Notre société tend à s’individualiser depuis plusieurs décennies, c’est un fait, et cette individualisation s’est accélérée avec les technologies récentes.
Petit à petit, l’individu a pris le pas sur le groupe, si bien que chacun cherche à assouvir son désir personnel avant même d’envisager le moindre engagement. Cela s’illustre parfaitement dans le film, lorsque Théodore rencontre le personnage incarné par Olivia Wilde, belle, drôle, pétillante. Il admet la désirer. Il admet qu’il souhaite lui-même être désiré. Mais il refuse de s’engager.
N’est-ce pas profondément triste ?
A-t-on tellement tout à portée de clavier que la simple éventualité d’un engagement viennent compromettre nos désirs devenus profondément égoïstes et stériles ?
Cette solitude omniprésente dans le film nous serre et nous aveugle : on se surprend à trouver cette histoire d’amour
« belle », alors que Joaquin Phoenix est constamment seul à l’écran, il ne regarde jamais les gens (ou trop rarement), qui ne le regardent pas non plus. Les échanges entre êtres humains sont rares, et ils sont aussi artificiels que l’est Samantha.
Même les lettres qu’il écrit, aussi émouvantes soient-elles, ne sont basées que sur la tromperie et le mensonge. Il écrit pour d’autres, et donne l’illusion qu’elles ont été écrites à la main. « Ce ne sont que des lettres » ne cesse-t-il de répéter. « Ce n’est qu’un robot ! », souhaiterait-on lui crier à travers l’écran.

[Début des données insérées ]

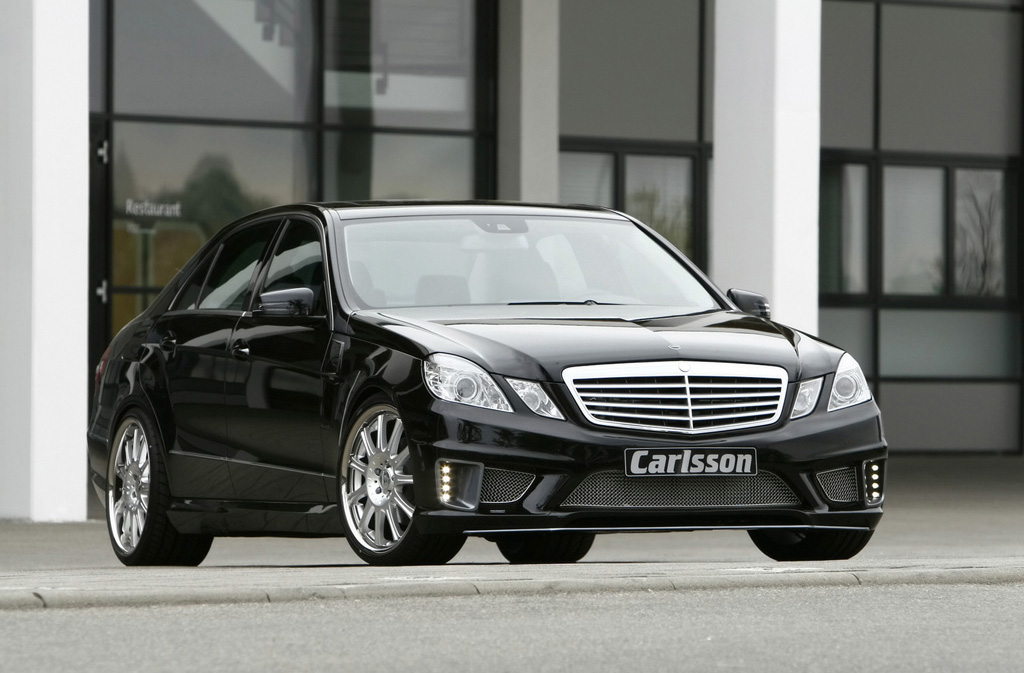 2009 carlsson mercedes benz e class specs pictures engine review. Black Bedroom Furniture Sets. Home Design Ideas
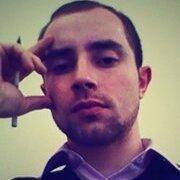 Малахов Олег, 29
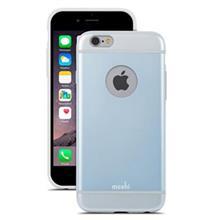 Apple iPhone 6/6s Moshi iGlaze Case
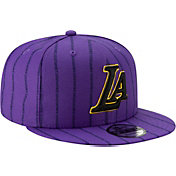 New Era Men's Los Angeles Lakers 9Fifty City Edition Adjustable Snapback Hat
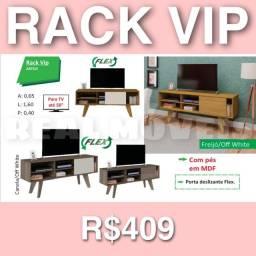 RACK VIP RACK VIP RACK VIP RACK VIP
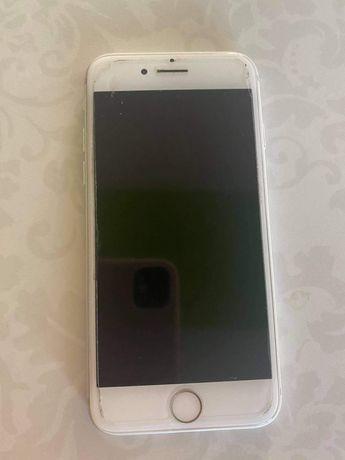 Zadbany  iPhone 7 w dobrej cenie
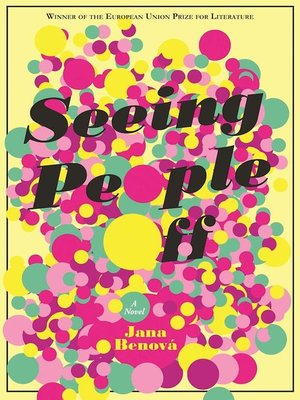 cover image of Seeing People Off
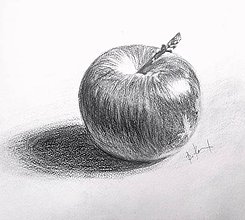 Kresby - jablko, ty blko... :-) - 8303230_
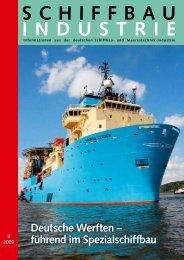 Deutsche Werften – führend im Spezialschiffbau - Schiff & Hafen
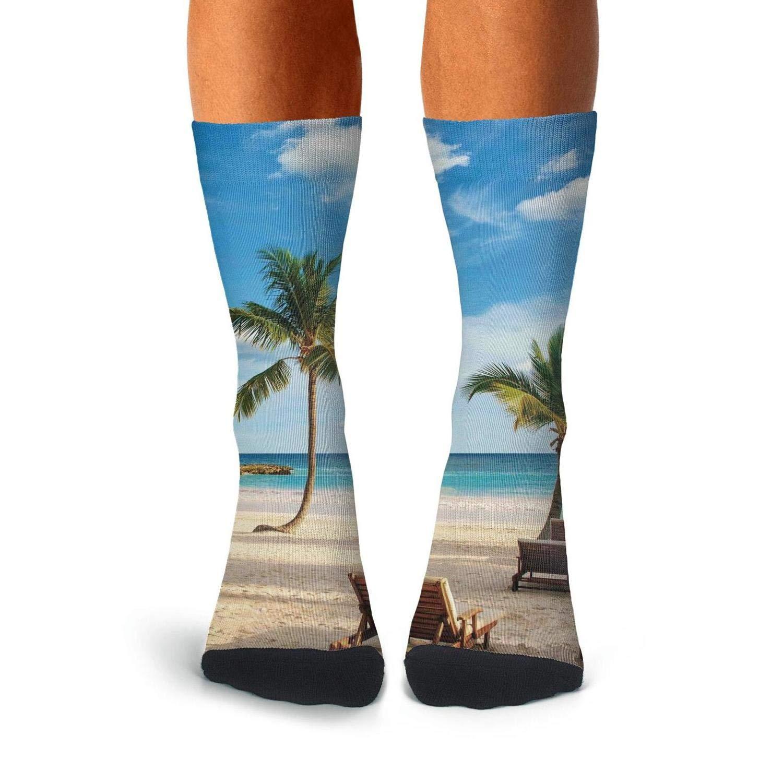 KCOSSH Tropical Coconut Palm Trees Beach Crazy Crew Sock Moisture Calf Socks for Mens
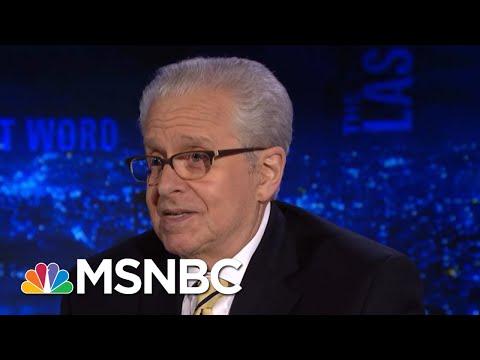 """Bob Mueller Didn't Say That"" | The Last Word | MSNBC"
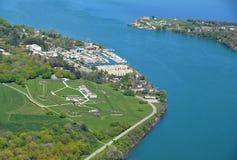Fort George, Niagara op het Meer Stock Fotografie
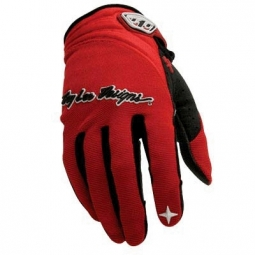 TROY LEE DESIGNS Paire de Gants XC Rouge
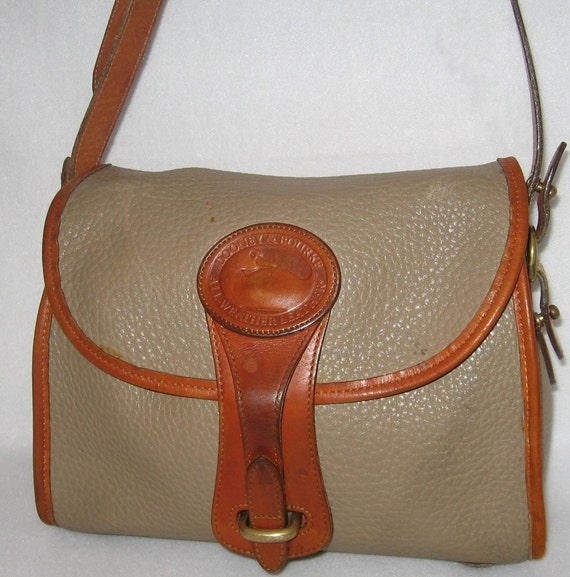 Vintage Dooney And Bourke Purse All Weather Leather Taupe and British Tan Shoulder Bag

Car oui, Samantha est parfaitement artificielle. Elle est comme une magnifique copie de tableau : à première vue, de loin, rien de la différencie de l’original. Pourtant, une infinité de choses les sépare, elle et l’œuvre d’art pure et totale.
Samantha est et restera une intelligence artificielle.
On ne peut qu’être heureux que cette relation s’achève. On ne peut laisser notre monde sombrer dans la solitude la plus totale. On ne peut laisser les humains avoir plus d’estime pour les robots que pour leurs congénères.
Théodore le dit lui-même lorsqu’il se surprend à observer les gens dans la rue : il aimerait les connaître. Et pourtant, il se réfugie dans cette relation bâtarde pour cacher sa solitude au lieu de prendre le risque de créer du lien.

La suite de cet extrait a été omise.